╭──

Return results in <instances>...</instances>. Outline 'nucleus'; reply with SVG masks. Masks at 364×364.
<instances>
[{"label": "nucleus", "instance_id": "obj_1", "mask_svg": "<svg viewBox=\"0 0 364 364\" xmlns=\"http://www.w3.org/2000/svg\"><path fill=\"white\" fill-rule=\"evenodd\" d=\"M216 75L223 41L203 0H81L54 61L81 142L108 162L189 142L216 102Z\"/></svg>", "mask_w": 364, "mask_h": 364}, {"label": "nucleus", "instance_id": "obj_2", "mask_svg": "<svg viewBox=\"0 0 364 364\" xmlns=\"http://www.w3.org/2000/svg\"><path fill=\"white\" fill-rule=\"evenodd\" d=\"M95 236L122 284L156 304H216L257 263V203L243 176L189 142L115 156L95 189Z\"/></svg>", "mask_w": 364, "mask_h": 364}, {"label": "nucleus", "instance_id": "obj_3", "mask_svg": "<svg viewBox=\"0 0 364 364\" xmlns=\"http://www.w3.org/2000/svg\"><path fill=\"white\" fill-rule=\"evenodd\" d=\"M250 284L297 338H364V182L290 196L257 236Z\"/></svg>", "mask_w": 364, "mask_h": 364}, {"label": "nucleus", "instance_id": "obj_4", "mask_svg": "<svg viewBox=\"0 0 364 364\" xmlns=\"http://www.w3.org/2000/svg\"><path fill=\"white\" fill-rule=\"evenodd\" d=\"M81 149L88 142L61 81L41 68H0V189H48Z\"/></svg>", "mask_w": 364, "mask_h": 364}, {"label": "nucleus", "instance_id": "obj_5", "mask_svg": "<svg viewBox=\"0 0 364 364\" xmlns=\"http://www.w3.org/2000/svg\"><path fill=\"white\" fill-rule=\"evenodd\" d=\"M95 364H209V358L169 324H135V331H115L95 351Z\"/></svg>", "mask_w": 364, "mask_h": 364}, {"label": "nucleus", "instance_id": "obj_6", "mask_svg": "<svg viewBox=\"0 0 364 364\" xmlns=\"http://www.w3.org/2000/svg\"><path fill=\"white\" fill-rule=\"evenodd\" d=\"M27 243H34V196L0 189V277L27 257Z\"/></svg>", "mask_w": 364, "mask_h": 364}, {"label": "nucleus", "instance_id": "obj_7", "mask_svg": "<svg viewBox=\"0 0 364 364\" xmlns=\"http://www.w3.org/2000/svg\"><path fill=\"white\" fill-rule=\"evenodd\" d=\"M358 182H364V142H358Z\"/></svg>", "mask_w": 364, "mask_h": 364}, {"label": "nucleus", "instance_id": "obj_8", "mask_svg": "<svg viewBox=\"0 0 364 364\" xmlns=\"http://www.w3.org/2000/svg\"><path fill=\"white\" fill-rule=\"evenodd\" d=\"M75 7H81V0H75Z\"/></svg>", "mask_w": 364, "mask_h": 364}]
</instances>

╰──
╭──

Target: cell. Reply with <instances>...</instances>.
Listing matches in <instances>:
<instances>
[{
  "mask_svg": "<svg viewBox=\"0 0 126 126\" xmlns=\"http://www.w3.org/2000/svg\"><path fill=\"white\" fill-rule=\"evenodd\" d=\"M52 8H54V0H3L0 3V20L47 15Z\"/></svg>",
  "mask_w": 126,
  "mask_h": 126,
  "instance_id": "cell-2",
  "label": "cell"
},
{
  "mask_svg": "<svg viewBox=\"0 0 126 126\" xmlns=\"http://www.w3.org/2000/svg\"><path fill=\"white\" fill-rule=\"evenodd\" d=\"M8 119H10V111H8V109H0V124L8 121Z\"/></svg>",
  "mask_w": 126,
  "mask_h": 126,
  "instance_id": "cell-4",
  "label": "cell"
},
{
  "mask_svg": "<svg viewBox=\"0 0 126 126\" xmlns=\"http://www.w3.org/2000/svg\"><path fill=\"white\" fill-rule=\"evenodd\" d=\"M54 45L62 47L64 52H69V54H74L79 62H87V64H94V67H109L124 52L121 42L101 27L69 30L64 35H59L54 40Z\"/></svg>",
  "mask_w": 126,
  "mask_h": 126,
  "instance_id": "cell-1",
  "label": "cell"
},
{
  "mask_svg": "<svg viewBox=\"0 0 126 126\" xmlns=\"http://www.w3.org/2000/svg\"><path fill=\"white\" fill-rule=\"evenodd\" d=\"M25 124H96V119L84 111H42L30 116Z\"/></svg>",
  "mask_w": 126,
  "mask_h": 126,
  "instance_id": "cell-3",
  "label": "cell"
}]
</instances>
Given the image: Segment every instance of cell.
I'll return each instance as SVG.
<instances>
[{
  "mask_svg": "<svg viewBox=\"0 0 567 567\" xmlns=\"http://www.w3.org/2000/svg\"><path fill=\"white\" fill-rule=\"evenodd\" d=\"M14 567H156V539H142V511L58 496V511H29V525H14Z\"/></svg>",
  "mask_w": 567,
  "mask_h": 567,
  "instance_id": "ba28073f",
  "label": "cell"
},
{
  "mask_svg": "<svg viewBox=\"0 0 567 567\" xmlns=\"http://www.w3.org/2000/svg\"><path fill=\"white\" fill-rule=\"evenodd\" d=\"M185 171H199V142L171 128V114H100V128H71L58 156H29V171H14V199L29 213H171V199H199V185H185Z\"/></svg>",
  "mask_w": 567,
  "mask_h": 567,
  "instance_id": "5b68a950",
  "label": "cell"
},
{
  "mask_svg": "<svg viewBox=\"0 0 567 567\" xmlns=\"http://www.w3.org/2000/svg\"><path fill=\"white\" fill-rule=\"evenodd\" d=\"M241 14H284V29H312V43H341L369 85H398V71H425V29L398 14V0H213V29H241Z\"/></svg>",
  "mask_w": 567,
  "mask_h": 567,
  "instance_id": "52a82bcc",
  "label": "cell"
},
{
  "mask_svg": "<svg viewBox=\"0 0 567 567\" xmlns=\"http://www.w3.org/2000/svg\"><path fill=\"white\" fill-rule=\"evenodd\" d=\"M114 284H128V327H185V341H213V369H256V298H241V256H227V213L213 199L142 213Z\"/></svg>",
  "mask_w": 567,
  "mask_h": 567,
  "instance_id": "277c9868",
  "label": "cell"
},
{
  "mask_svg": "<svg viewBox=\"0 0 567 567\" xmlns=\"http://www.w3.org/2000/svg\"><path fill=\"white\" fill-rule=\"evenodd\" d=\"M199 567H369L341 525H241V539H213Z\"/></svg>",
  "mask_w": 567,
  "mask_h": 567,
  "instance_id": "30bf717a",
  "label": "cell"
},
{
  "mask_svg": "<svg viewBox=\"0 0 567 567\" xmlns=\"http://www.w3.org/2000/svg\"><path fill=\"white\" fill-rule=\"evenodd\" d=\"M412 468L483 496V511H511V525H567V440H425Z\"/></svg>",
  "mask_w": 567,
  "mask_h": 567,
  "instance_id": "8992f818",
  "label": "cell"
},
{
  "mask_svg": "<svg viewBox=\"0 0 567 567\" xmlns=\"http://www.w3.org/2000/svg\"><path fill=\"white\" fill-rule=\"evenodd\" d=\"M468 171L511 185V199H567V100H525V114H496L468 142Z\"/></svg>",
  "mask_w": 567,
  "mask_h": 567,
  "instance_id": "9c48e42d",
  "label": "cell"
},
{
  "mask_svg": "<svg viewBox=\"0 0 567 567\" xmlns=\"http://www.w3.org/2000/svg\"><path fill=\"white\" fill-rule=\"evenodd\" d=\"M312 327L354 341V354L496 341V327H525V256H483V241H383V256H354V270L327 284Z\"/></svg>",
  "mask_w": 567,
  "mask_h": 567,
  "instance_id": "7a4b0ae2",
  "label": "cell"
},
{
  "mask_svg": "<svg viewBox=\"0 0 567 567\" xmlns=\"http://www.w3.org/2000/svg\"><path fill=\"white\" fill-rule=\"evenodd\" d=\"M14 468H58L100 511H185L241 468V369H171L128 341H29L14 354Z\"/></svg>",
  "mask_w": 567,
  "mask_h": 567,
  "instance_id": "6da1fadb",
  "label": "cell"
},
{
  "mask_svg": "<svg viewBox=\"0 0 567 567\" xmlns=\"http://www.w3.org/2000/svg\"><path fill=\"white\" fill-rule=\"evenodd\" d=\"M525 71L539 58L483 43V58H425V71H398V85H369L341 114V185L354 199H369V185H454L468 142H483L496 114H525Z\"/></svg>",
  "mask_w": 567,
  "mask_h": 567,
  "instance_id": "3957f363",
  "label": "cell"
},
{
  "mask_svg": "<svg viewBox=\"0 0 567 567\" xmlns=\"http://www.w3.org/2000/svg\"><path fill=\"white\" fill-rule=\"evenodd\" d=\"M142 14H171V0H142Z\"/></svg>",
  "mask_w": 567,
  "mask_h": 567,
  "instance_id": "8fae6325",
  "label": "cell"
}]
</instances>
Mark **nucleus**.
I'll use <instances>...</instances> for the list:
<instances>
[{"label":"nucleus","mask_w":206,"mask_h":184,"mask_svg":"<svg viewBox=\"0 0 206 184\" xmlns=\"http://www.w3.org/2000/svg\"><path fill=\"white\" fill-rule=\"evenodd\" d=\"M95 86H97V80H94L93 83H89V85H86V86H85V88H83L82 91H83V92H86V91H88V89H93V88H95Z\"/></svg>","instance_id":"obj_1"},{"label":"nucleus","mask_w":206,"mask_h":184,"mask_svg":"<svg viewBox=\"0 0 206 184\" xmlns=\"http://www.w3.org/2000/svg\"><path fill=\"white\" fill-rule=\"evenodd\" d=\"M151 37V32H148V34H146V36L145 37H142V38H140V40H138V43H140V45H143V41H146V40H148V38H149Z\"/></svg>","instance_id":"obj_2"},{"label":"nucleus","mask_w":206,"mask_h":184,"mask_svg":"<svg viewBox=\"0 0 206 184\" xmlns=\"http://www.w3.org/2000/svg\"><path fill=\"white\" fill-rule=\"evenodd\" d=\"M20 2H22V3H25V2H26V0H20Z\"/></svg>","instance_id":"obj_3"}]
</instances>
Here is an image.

╰──

_WHAT THE EXERCISE ASKS:_ From the records, extract each line that contains the word "image".

_RESULT OF THE EXERCISE:_
Given the image: Segment every instance of cell.
Here is an image.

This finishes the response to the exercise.